Through a series of engaging activities that include plenaries, workshops and bilateral engagements, selected young delegates from diverse backgrounds converged to delve into the latest innovations and exchange insights on renewable energy.

The momentum for a renewables-based energy transition, aligned with the ambitions of the Paris Agreement, received a significant boost under the UAE Consensus to triple renewable energy capacity by 2030. This consensus underscores the need for an ‘all hands-on-deck’ effort, especially since progress so far is off track.

With half of the global population under the age of 30, young people are key stakeholders of a sustainable energy future. They also embody a dynamic demographic that – often overlooked – can contribute significantly to accelerate the global energy transition. IRENA has been at the forefront of harnessing their potential, engaging youth across all facets of its strategic frameworks and activities.

During the session at IRENA’s 14th Pre-Assembly Day on 16 April, participants are invited to explore and promote actions in three main areas: a) Skills for a Just Energy Transition; b) Empowering Youth Voices in Energy Agendas; c) Fostering Youth-Led Innovation in Sustainability.

Gauri Singh, IRENA Deputy Director-General said during the intervention, “I would really encourage each of you here to work in the field, to work with communities, to understand what it takes to make change happen, and to build on the passion you have for climate action.”

Wudindolo Fantina, IRENA Youth Delegate from Cameroon echoed this message, saying, “We need to look into ways to understand the context of local communities and actively make community members agents of change in the energy transition.”

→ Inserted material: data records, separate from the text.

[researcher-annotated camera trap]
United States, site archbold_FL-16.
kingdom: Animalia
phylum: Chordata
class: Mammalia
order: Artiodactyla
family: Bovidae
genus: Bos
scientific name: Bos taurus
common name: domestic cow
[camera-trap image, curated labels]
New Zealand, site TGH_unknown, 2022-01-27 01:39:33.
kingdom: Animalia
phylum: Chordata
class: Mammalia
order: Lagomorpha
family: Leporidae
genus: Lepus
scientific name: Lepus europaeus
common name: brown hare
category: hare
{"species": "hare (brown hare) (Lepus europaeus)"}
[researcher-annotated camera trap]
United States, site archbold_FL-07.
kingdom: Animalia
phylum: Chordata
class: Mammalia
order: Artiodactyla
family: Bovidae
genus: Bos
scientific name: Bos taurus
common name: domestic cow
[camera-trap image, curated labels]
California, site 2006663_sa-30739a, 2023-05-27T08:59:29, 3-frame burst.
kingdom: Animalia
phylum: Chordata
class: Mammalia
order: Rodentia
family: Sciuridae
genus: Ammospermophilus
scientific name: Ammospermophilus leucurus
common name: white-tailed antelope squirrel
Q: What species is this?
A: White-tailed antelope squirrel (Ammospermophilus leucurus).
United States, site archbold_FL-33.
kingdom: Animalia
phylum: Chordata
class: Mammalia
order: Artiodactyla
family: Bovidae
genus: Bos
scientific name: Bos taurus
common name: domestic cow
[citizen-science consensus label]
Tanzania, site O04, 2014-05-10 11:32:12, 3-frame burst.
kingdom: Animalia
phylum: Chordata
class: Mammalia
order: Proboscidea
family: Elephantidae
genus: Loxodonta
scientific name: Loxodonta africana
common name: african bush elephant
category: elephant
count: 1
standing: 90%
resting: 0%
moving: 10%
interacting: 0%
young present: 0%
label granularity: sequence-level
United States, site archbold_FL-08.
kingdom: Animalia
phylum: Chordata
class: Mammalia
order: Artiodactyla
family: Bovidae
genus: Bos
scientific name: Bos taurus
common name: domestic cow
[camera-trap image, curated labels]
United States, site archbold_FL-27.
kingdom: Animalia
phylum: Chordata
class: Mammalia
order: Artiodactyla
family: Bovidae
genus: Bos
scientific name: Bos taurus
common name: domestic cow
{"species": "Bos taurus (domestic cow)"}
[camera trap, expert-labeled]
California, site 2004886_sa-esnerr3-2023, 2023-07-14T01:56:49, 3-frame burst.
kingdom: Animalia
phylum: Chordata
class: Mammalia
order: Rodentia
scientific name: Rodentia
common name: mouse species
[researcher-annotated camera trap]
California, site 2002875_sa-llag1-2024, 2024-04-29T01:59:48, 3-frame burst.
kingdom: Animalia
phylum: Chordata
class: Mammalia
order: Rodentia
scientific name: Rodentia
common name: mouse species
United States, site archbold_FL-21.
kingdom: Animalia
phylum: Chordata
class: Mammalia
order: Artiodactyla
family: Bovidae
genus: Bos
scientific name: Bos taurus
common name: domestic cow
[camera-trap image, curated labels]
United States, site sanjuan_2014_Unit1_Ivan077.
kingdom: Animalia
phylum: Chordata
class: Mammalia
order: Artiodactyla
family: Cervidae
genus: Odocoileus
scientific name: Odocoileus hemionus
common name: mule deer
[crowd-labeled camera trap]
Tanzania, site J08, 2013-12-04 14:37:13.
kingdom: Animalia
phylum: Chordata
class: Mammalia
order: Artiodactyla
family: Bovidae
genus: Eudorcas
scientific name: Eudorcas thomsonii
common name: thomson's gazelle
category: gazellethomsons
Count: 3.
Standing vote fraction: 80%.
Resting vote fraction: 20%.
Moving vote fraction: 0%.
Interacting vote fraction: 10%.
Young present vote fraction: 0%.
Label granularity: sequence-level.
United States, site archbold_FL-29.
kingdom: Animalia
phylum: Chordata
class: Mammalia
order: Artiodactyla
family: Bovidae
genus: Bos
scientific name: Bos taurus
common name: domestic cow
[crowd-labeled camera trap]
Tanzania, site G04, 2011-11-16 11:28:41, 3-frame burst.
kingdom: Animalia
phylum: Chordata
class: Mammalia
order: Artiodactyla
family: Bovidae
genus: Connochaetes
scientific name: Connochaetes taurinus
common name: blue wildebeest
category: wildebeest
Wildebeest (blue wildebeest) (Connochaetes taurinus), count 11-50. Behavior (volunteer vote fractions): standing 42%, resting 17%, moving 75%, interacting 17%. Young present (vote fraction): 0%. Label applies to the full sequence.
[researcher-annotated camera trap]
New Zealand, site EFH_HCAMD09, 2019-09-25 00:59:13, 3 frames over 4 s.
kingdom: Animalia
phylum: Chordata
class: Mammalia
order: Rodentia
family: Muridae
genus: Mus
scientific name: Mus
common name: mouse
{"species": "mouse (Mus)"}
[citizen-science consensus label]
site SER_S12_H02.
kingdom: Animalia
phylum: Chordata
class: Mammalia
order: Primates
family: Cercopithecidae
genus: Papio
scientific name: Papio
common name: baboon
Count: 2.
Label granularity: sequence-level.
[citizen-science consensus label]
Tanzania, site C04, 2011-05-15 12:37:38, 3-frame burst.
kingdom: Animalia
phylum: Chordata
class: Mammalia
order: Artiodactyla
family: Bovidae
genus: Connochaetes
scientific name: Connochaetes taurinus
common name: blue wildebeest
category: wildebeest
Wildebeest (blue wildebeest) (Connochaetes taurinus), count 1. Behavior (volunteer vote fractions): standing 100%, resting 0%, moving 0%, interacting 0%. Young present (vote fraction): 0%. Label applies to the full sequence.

Organised in collaboration with the IRENA Global Council on Youth for SDG 7 from 14 to 18 April, the IRENA Youth Forum offers a platform for cross-generational dialogue between youth leaders, high-level officials, and various stakeholders. This dialogue is crucial for an inclusive energy transition, as it ensures that the insights of the younger generation are not only heard but are used to guide the direction of energy policies and innovations.

Francesco Corvaro, Special Envoy for Climate, Italy, said, “I have witnessed innovations from the youth around the world, breaking barriers to fight climate change. Please continue your work, you are the generation that will lead the future.”

Towards the end of the Forum, participants went into breakout session where they discussed different topics of their choices in different groups: 1) Gaps and Opportunities for Energy Workforce Development; and 2) Scaling-up Youth-led Climate and Energy Initiatives.

One group emphasised the interdisciplinary skills to succeed in the renewables space. Artificial intelligence and big data were brought up as key areas that will have a large impact, with the group agreeing that using it as a tool to find innovative solutions would be crucial to scale up renewables. There is a need to embrace technology and think creatively to find the solutions that accelerate a just, inclusive energy transition.

Talking about gaps in the workforce, another group mentioned the difference between what the youth learn in the classrooms and the reality of the skills needed in the workforce. There is a need to match the theory in the formal education with the practice going on in the ground. The youth urged for more practical knowledge that would prepare them for the jobs needed to support sustainable development.

Indeed, the youth of today is the generation that will take over the management of the planet. Empowering them with knowledge and leadership skills is an investment for a climate-safe future for all.